Issue 195 in html5lib: Self closing <title/> breaks parsing

Discussion:

h***@public.gmane.org

13 years ago

Status: New
Owner: ----

New issue 195 by kovidgo...-***@public.gmane.org: Self closing <title/> breaks parsing
http://code.google.com/p/html5lib/issues/detail?id=195

A self closing title tag causes the parser to treat all subsequent text as
CDATA. To reproduce run the following code in a python interpreter

import html5lib
from lxml import etree
print etree.tostring(html5lib.parse('<html><head><title/></head></html>',
namespaceHTMLElements=False, treebuilder='lxml'))

Output is: <html><head><title></head></html></title></head><body/></html>

Output should be
<html><head><title/></head><body/></html>

--
You received this message because you are subscribed to the Google Groups "html5lib-discuss" group.
To post to this group, send an email to html5lib-discuss-/JYPxA39Uh5TLH3MbocFF+G/***@public.gmane.org
To unsubscribe from this group, send email to html5lib-discuss+unsubscribe-/JYPxA39Uh5TLH3MbocFF+G/***@public.gmane.org
For more options, visit this group at http://groups.google.com/group/html5lib-discuss?hl=en-GB.

h***@public.gmane.org

13 years ago

Permalink

Updates:
Status: Invalid

Comment #1 on issue 195 by t.broyer: Self closing <title/> breaks parsing
http://code.google.com/p/html5lib/issues/detail?id=195

There's no such things as "self closing tags" in HTML.
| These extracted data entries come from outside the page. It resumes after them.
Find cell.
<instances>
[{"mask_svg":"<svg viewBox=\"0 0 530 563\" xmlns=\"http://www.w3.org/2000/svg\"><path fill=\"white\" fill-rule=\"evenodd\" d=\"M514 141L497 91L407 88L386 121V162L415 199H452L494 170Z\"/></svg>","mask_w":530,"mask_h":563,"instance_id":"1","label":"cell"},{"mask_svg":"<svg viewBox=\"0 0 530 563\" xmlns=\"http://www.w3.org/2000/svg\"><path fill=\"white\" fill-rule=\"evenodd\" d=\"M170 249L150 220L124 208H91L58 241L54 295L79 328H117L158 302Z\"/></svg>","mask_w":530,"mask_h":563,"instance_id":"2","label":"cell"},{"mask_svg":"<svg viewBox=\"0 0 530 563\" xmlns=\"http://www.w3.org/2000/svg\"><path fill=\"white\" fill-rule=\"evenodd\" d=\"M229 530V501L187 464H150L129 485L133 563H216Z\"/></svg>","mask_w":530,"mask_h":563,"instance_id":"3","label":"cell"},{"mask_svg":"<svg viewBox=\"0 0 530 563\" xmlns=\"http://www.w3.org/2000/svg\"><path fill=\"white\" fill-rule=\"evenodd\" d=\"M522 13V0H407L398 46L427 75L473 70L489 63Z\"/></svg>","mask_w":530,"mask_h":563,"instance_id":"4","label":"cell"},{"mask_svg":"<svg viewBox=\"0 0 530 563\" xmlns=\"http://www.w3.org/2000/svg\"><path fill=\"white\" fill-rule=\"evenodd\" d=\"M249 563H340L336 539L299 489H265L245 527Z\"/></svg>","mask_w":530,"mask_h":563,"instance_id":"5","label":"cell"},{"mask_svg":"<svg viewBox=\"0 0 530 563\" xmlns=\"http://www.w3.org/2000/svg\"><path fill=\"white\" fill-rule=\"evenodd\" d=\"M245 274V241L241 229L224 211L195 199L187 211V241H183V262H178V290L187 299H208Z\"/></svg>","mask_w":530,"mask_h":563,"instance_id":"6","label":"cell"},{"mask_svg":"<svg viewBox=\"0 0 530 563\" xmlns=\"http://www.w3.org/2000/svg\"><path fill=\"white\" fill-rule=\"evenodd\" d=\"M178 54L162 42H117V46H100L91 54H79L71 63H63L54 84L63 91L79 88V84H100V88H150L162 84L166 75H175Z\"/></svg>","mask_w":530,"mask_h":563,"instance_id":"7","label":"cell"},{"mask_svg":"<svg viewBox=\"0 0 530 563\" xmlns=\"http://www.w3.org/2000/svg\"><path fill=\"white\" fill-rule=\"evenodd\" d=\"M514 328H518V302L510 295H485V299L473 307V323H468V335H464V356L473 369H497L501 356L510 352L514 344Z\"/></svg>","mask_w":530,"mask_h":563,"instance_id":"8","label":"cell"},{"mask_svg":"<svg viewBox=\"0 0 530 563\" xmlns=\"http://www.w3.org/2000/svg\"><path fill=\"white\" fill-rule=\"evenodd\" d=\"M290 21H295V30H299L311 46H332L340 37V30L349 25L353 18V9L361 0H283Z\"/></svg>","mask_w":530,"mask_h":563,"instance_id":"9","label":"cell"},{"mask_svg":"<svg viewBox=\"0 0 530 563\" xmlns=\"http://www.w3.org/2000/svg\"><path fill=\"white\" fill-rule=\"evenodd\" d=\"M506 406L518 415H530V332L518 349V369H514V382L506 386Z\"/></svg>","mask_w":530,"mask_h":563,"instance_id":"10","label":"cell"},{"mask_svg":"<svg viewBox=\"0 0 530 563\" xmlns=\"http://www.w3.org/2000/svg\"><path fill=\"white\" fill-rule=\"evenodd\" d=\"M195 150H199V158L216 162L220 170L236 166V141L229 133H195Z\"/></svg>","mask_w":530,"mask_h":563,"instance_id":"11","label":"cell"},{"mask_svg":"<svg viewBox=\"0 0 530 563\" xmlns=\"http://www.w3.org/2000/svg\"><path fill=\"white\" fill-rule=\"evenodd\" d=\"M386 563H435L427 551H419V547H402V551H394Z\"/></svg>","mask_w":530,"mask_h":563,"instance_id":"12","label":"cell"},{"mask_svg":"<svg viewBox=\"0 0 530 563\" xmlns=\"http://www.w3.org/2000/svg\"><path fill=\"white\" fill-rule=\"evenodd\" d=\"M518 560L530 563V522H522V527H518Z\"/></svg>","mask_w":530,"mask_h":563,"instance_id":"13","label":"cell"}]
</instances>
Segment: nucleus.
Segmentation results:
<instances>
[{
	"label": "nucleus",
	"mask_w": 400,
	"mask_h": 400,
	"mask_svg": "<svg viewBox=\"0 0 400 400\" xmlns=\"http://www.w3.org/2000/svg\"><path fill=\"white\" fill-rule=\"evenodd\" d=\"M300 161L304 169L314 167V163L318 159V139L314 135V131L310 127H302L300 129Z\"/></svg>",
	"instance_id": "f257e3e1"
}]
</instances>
In this case, the '/' is ignored (generates a "parse error" though), so
everything following it is read as the title's content.

h***@public.gmane.org

13 years ago

Permalink

Comment #2 on issue 195 by kovidgo...-***@public.gmane.org: Self closing <title/>
breaks parsing
http://code.google.com/p/html5lib/issues/detail?id=195

First, thanks for the quick response.

Note that, html5lib handles self closing a, p, div, table, body and even
html tags correctly. Handling <title/> as an instruction to treat the rest
of the document as text is the wrong decision. It is *never* going to be
right thing to do. But, given that browsers make this same mistake, I'm
guessing you are not going to change this. Oh well, a spot of regex to the
rescue.

h***@public.gmane.org

13 years ago

Permalink

Comment #3 on issue 195 by hob...-***@public.gmane.org: Self closing <title/> breaks
parsing
http://code.google.com/p/html5lib/issues/detail?id=195

html5lib is behaving correctly per the spec. of the HTML parsing algorithm.
When the tree builder sees a start tag whose tag name is "title" while in
the relevant insertion modes, it puts the tokenizer into the RCDATA state.

h***@public.gmane.org

13 years ago

Permalink

Comment #4 on issue 195 by kovidgo...-***@public.gmane.org: Self closing <title/>
breaks parsing
http://code.google.com/p/html5lib/issues/detail?id=195

Sure, I can believe that, given that browsers do the same thing. If it were
up to me, I would depart from the spec on something that is so obviously
wrong. But, I can see the value in having a parser that hews closely to the
spec. I can always use a regex/patch html5lib myself for my use cases.